Drought conditions, lack of habitat may be driving bears into more urban areas
California’s ongoing drought has an endless list of consequences for humans, from browning lawns to sinking farmland. But the dry conditions might also be driving wildlife—particularly bears—out of the foothills and into more urban areas.
Patrick Foy, a captain with the California Department of Fish and Wildlife (CDFW), said the bear that recently attacked a woman and her dog in Magalia was attracted by the smell of garbage, but admitted that “we have bears showing up in places we have never seen them before.”
“Last summer, there were two bears—one was in Colusa and one was in Atwater, and in both of those communities the people who had lived there for 50 years had never seen a bear in their lives.”
But a lack of drinking water probably isn’t why bears are coming out of the foothills, Foy said. They’re more likely motivated by a lack of foraging and habitat.
“Everything is drying up and the insect populations are lower,” he said. “The drought really does affect the quality of habitat, and these animals might graze a bit farther to find the same number of calories to sustain them.”
The Magalia incident occurred on June 22 at about 11:30 p.m., when a bear showed up outside a woman’s home on Carnegie Road. The woman heard a ruckus in her backyard and her 9-year-old golden retriever started barking, so she let it outside.
“Immediately, the dog got wrapped up in a vicious fight and she then went out herself,” Foy said. “The bear at some point hit her and it bit into her shoulder and it scratched her in a couple of places. They were not life-threatening injuries but they were very serious with respect to the fact that it bit into her pretty good.”
Both the resident and the dog have received treatment and are currently recovering, Foy said. As of Monday (June 29), Foy said CDFW is still searching for the animal. A separate incident, June 9 in Oroville, resulted in a black bear being shot and killed by CDFW officers when it wandered too close to populated areas.
CDFW officials say they believe the Magalia incident happened because the bear smelled a food source in the resident’s garbage and climbed over her fence. Now the agency is reminding residents, especially those in foothill communities such as Magalia, to secure garbage and always bring pet food indoors.

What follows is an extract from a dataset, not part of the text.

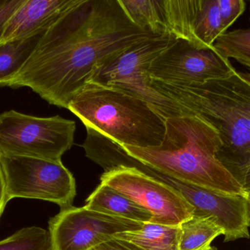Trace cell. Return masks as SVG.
<instances>
[{"label":"cell","instance_id":"obj_19","mask_svg":"<svg viewBox=\"0 0 250 250\" xmlns=\"http://www.w3.org/2000/svg\"><path fill=\"white\" fill-rule=\"evenodd\" d=\"M218 5L225 32L246 9V3L243 0H218Z\"/></svg>","mask_w":250,"mask_h":250},{"label":"cell","instance_id":"obj_4","mask_svg":"<svg viewBox=\"0 0 250 250\" xmlns=\"http://www.w3.org/2000/svg\"><path fill=\"white\" fill-rule=\"evenodd\" d=\"M67 110L122 146L156 148L164 139L166 120L144 100L117 88L88 83Z\"/></svg>","mask_w":250,"mask_h":250},{"label":"cell","instance_id":"obj_1","mask_svg":"<svg viewBox=\"0 0 250 250\" xmlns=\"http://www.w3.org/2000/svg\"><path fill=\"white\" fill-rule=\"evenodd\" d=\"M157 35L134 23L120 0H80L48 28L2 87H28L50 104L67 109L98 65Z\"/></svg>","mask_w":250,"mask_h":250},{"label":"cell","instance_id":"obj_23","mask_svg":"<svg viewBox=\"0 0 250 250\" xmlns=\"http://www.w3.org/2000/svg\"><path fill=\"white\" fill-rule=\"evenodd\" d=\"M242 186L247 193H250V161L245 169L244 174L243 181L242 183Z\"/></svg>","mask_w":250,"mask_h":250},{"label":"cell","instance_id":"obj_10","mask_svg":"<svg viewBox=\"0 0 250 250\" xmlns=\"http://www.w3.org/2000/svg\"><path fill=\"white\" fill-rule=\"evenodd\" d=\"M48 226L51 250H91L118 233L141 230L144 223L72 205L62 208Z\"/></svg>","mask_w":250,"mask_h":250},{"label":"cell","instance_id":"obj_20","mask_svg":"<svg viewBox=\"0 0 250 250\" xmlns=\"http://www.w3.org/2000/svg\"><path fill=\"white\" fill-rule=\"evenodd\" d=\"M23 1V0H8L7 4L0 9V42L6 23Z\"/></svg>","mask_w":250,"mask_h":250},{"label":"cell","instance_id":"obj_17","mask_svg":"<svg viewBox=\"0 0 250 250\" xmlns=\"http://www.w3.org/2000/svg\"><path fill=\"white\" fill-rule=\"evenodd\" d=\"M213 46L225 58L234 59L250 68V27L225 32Z\"/></svg>","mask_w":250,"mask_h":250},{"label":"cell","instance_id":"obj_24","mask_svg":"<svg viewBox=\"0 0 250 250\" xmlns=\"http://www.w3.org/2000/svg\"><path fill=\"white\" fill-rule=\"evenodd\" d=\"M239 73L240 76L250 85V73H240V72H239Z\"/></svg>","mask_w":250,"mask_h":250},{"label":"cell","instance_id":"obj_21","mask_svg":"<svg viewBox=\"0 0 250 250\" xmlns=\"http://www.w3.org/2000/svg\"><path fill=\"white\" fill-rule=\"evenodd\" d=\"M91 250H144L133 244L122 239H114L105 243L101 244Z\"/></svg>","mask_w":250,"mask_h":250},{"label":"cell","instance_id":"obj_18","mask_svg":"<svg viewBox=\"0 0 250 250\" xmlns=\"http://www.w3.org/2000/svg\"><path fill=\"white\" fill-rule=\"evenodd\" d=\"M0 250H51L49 233L36 226L24 227L0 241Z\"/></svg>","mask_w":250,"mask_h":250},{"label":"cell","instance_id":"obj_5","mask_svg":"<svg viewBox=\"0 0 250 250\" xmlns=\"http://www.w3.org/2000/svg\"><path fill=\"white\" fill-rule=\"evenodd\" d=\"M176 40L171 35H157L137 43L98 65L89 83L135 95L148 103L165 120L189 114L182 106L151 86L148 73L152 62Z\"/></svg>","mask_w":250,"mask_h":250},{"label":"cell","instance_id":"obj_13","mask_svg":"<svg viewBox=\"0 0 250 250\" xmlns=\"http://www.w3.org/2000/svg\"><path fill=\"white\" fill-rule=\"evenodd\" d=\"M86 202V208L108 215L142 223H151L152 220L151 213L104 183L98 186Z\"/></svg>","mask_w":250,"mask_h":250},{"label":"cell","instance_id":"obj_22","mask_svg":"<svg viewBox=\"0 0 250 250\" xmlns=\"http://www.w3.org/2000/svg\"><path fill=\"white\" fill-rule=\"evenodd\" d=\"M9 202L6 194L5 184H4V177H3L2 171H1V165H0V219L5 209L6 205Z\"/></svg>","mask_w":250,"mask_h":250},{"label":"cell","instance_id":"obj_6","mask_svg":"<svg viewBox=\"0 0 250 250\" xmlns=\"http://www.w3.org/2000/svg\"><path fill=\"white\" fill-rule=\"evenodd\" d=\"M76 123L60 116L40 117L11 110L0 114V156L62 161L74 143Z\"/></svg>","mask_w":250,"mask_h":250},{"label":"cell","instance_id":"obj_3","mask_svg":"<svg viewBox=\"0 0 250 250\" xmlns=\"http://www.w3.org/2000/svg\"><path fill=\"white\" fill-rule=\"evenodd\" d=\"M220 146V136L212 126L197 116L185 114L166 119L160 146L123 147L134 158L181 182L231 195H248L217 160Z\"/></svg>","mask_w":250,"mask_h":250},{"label":"cell","instance_id":"obj_12","mask_svg":"<svg viewBox=\"0 0 250 250\" xmlns=\"http://www.w3.org/2000/svg\"><path fill=\"white\" fill-rule=\"evenodd\" d=\"M80 0H23L6 23L1 42L50 27L62 15Z\"/></svg>","mask_w":250,"mask_h":250},{"label":"cell","instance_id":"obj_11","mask_svg":"<svg viewBox=\"0 0 250 250\" xmlns=\"http://www.w3.org/2000/svg\"><path fill=\"white\" fill-rule=\"evenodd\" d=\"M170 34L199 48L212 46L225 33L218 0H167Z\"/></svg>","mask_w":250,"mask_h":250},{"label":"cell","instance_id":"obj_25","mask_svg":"<svg viewBox=\"0 0 250 250\" xmlns=\"http://www.w3.org/2000/svg\"><path fill=\"white\" fill-rule=\"evenodd\" d=\"M8 0H0V9L2 8L6 4H7Z\"/></svg>","mask_w":250,"mask_h":250},{"label":"cell","instance_id":"obj_15","mask_svg":"<svg viewBox=\"0 0 250 250\" xmlns=\"http://www.w3.org/2000/svg\"><path fill=\"white\" fill-rule=\"evenodd\" d=\"M179 226H164L156 223H144L136 231L125 232L114 236L144 250H179Z\"/></svg>","mask_w":250,"mask_h":250},{"label":"cell","instance_id":"obj_8","mask_svg":"<svg viewBox=\"0 0 250 250\" xmlns=\"http://www.w3.org/2000/svg\"><path fill=\"white\" fill-rule=\"evenodd\" d=\"M101 181L151 213V223L180 226L195 213V208L176 189L132 167L119 166L104 172Z\"/></svg>","mask_w":250,"mask_h":250},{"label":"cell","instance_id":"obj_27","mask_svg":"<svg viewBox=\"0 0 250 250\" xmlns=\"http://www.w3.org/2000/svg\"><path fill=\"white\" fill-rule=\"evenodd\" d=\"M207 250H217L215 248H213V247H211V248H208V249Z\"/></svg>","mask_w":250,"mask_h":250},{"label":"cell","instance_id":"obj_26","mask_svg":"<svg viewBox=\"0 0 250 250\" xmlns=\"http://www.w3.org/2000/svg\"><path fill=\"white\" fill-rule=\"evenodd\" d=\"M248 201H249L250 210V193L248 194Z\"/></svg>","mask_w":250,"mask_h":250},{"label":"cell","instance_id":"obj_14","mask_svg":"<svg viewBox=\"0 0 250 250\" xmlns=\"http://www.w3.org/2000/svg\"><path fill=\"white\" fill-rule=\"evenodd\" d=\"M48 28H42L21 38L0 42V87L17 74L35 52Z\"/></svg>","mask_w":250,"mask_h":250},{"label":"cell","instance_id":"obj_2","mask_svg":"<svg viewBox=\"0 0 250 250\" xmlns=\"http://www.w3.org/2000/svg\"><path fill=\"white\" fill-rule=\"evenodd\" d=\"M150 80L156 91L217 131L221 146L216 157L242 184L250 161V84L239 72L201 85Z\"/></svg>","mask_w":250,"mask_h":250},{"label":"cell","instance_id":"obj_7","mask_svg":"<svg viewBox=\"0 0 250 250\" xmlns=\"http://www.w3.org/2000/svg\"><path fill=\"white\" fill-rule=\"evenodd\" d=\"M7 199L42 200L72 206L76 195V181L62 161L26 157L0 156Z\"/></svg>","mask_w":250,"mask_h":250},{"label":"cell","instance_id":"obj_9","mask_svg":"<svg viewBox=\"0 0 250 250\" xmlns=\"http://www.w3.org/2000/svg\"><path fill=\"white\" fill-rule=\"evenodd\" d=\"M229 59L214 47L199 48L176 39L150 66V79L177 85H201L236 73Z\"/></svg>","mask_w":250,"mask_h":250},{"label":"cell","instance_id":"obj_16","mask_svg":"<svg viewBox=\"0 0 250 250\" xmlns=\"http://www.w3.org/2000/svg\"><path fill=\"white\" fill-rule=\"evenodd\" d=\"M179 227V250H208L212 241L224 233L223 229L208 217L193 216Z\"/></svg>","mask_w":250,"mask_h":250}]
</instances>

“There is a bear that knows it can find a source of food within human garbage,” Foy said. “That is learned behavior. They’ll figure that out and they’ll come back. It’s really important for the next several weeks, if not months, to really go to great lengths to secure garbage.”
Foy recommends freezing smelly waste, such as bones and chicken scraps, and taking garbage out only on the day it will be collected. Also, pet food should not be kept outside—pets should be fed inside the house or in the garage to avoid attracting bears and other wildlife, such as raccoons and coyotes.
While a person is, statistically speaking, far more likely to be attacked by a domestic dog than a bear, mountain lion or coyote combined, encountering wildlife is always possible, Foy said. If it does happen, he advises people to raise their hands above their heads and shout aggressively to try to scare the animal away. Foy also recommends adding a whistle to children’s backpacks so they can signal for help.
Because animal encounters are possible in foothill communities like Magalia, the department has created a website, Keepmewild.org, to provide information and suggestions on how to coexist with wild animals and prevent attracting them.
“That’s our goal—to help the citizens of California coexist with bears,” Foy said.